After rummaging for song after song that would fit into the mold of my life, I was finally handed one with no resizing, alteration, or crash-dieting necessary. I wondered why. I'm sure that God made that SUV stop short, that my hand happened to be near the radio dials, that I began tuning in at the very beginning of the song itself, and that it all happened because He needed me to listen to that song.
Asking God to help let my life be the proof of His love, I was immediately forced to remember how simple it is to make that statement, yet how hard it is to actually live it out. I want to let my love look like God and what He's made of, but am I willing to shape my life to encompass the character of His love? There are plenty of things that I'm willing to do for others each day, but I had to stop and ask myself how many of them I do with love? With patient love, kind love, humble love, esteeming love, unselfish love, forgiving love, hopeful love, persevering love, with love that never fails? The answer stung a little bit.

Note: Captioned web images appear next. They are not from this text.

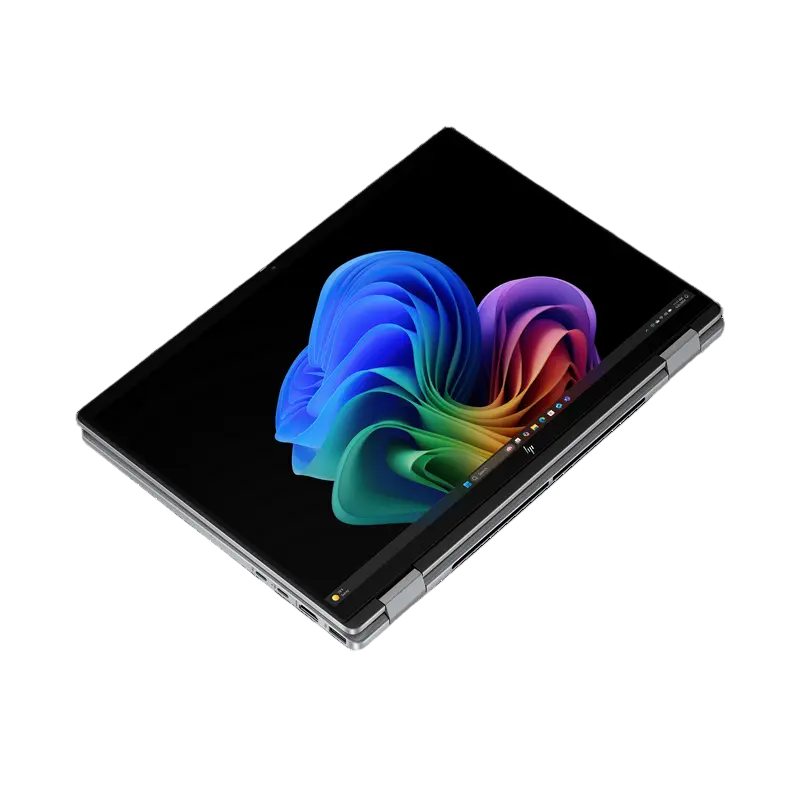 Ноутбук 14" HP OmniBook X Flip Next Gen AI 14, Meteor Silver, Intel Core Ultra 7 258V, 32Гб/1024Гб, Windows 11 Home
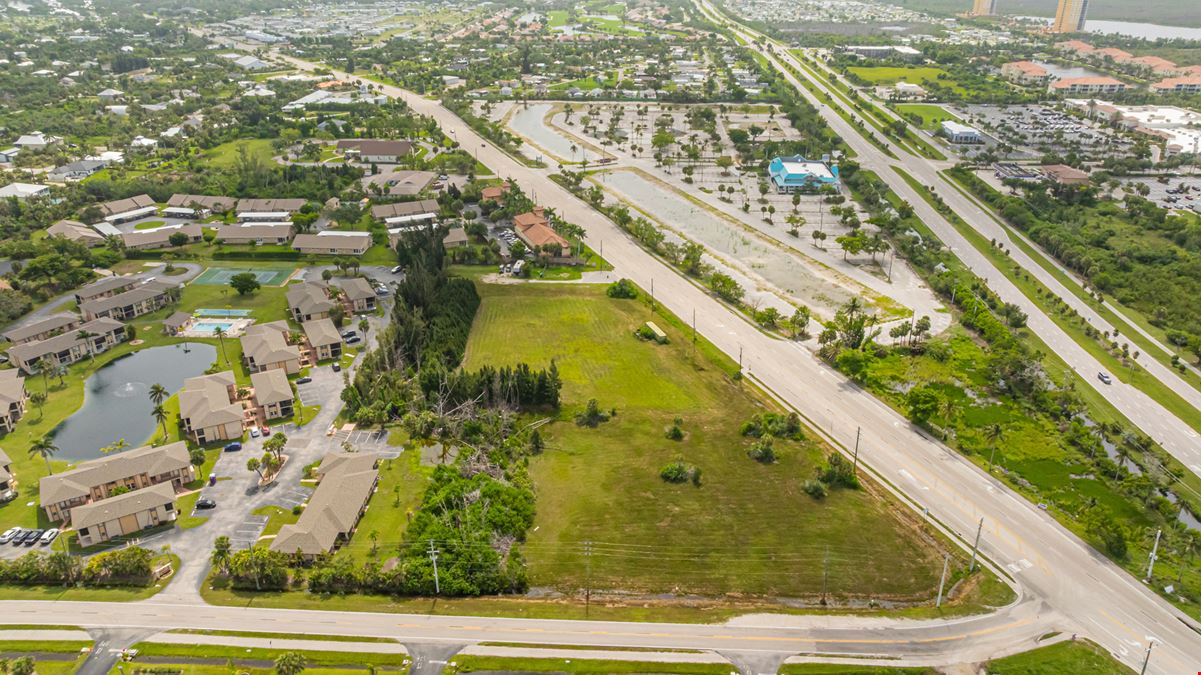 4.3± Acre Commercial Development Site | McGregor Blvd | Fort Myers, FL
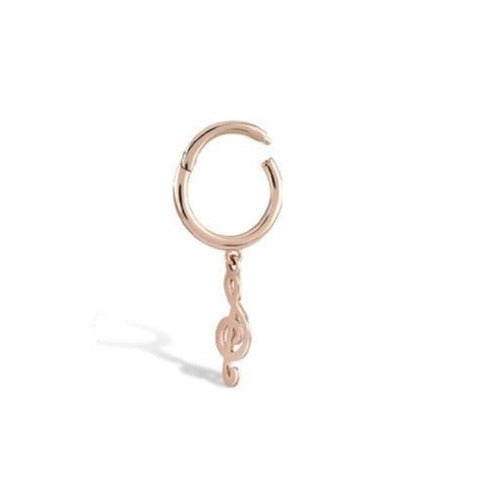 Pendant G-Clef Piercing -Single - Vanhess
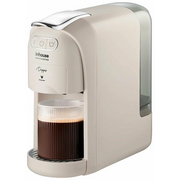  Кофемашина Inhouse ICM2005 бежевый 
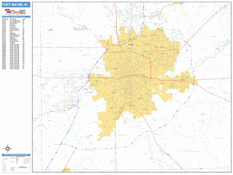 Fort Wayne Digital Map Basic Style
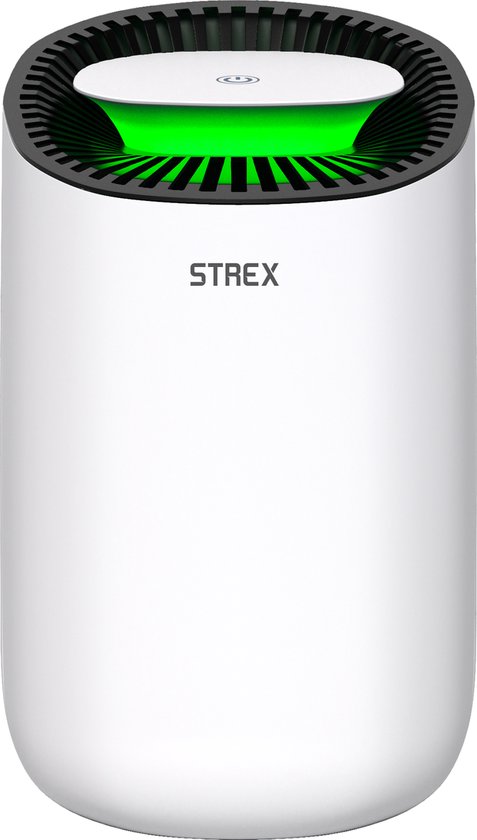 Strex Luchtontvochtiger - Extreem Stil - 600ml/dag - Geschikt voor Huis / Slaapkamer & Kantoor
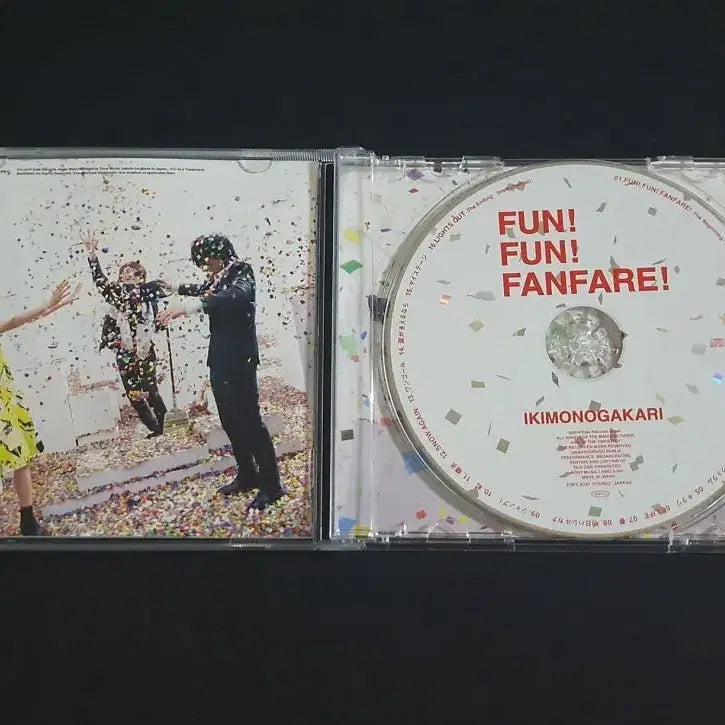 [BUNJANG] Ikimono Gakari 7th Album FUN FUN FANFARE! Regular Edition CD / 이키모노가카리 7집 앨범 FUN FUN FANFARE 음반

I will meet many people on my trip – and before and after my trip, for that matter – who will have needs that I will try to meet. What I need to remember, though, is that even if I give them all I have, even if I pour out my entire being in an attempt to relieve their pain and suffering, but don't love, I'm nothing, I have nothing, I get nowhere, and I'm essentially bankrupt with nothing to offer. I can build a house, give to the needy, nurse the sick, and feed the hungry, but the physical help, words, and efforts will eventually fade; when it's all said and done, only love remains.
I have to be honest, as easy as this may sound or as quick as I once thought it might be, the more I delve into what God looks like and what He's made of, the deeper my realization becomes of how difficult this will actually be. Loving others fully and letting my love be the proof of His love requires diligence, patience, and intentionality. And, it doesn't start in September when I leave; it starts now. The way of His love is entirely complete, and it doesn't have room for the creaking of a rusty gate.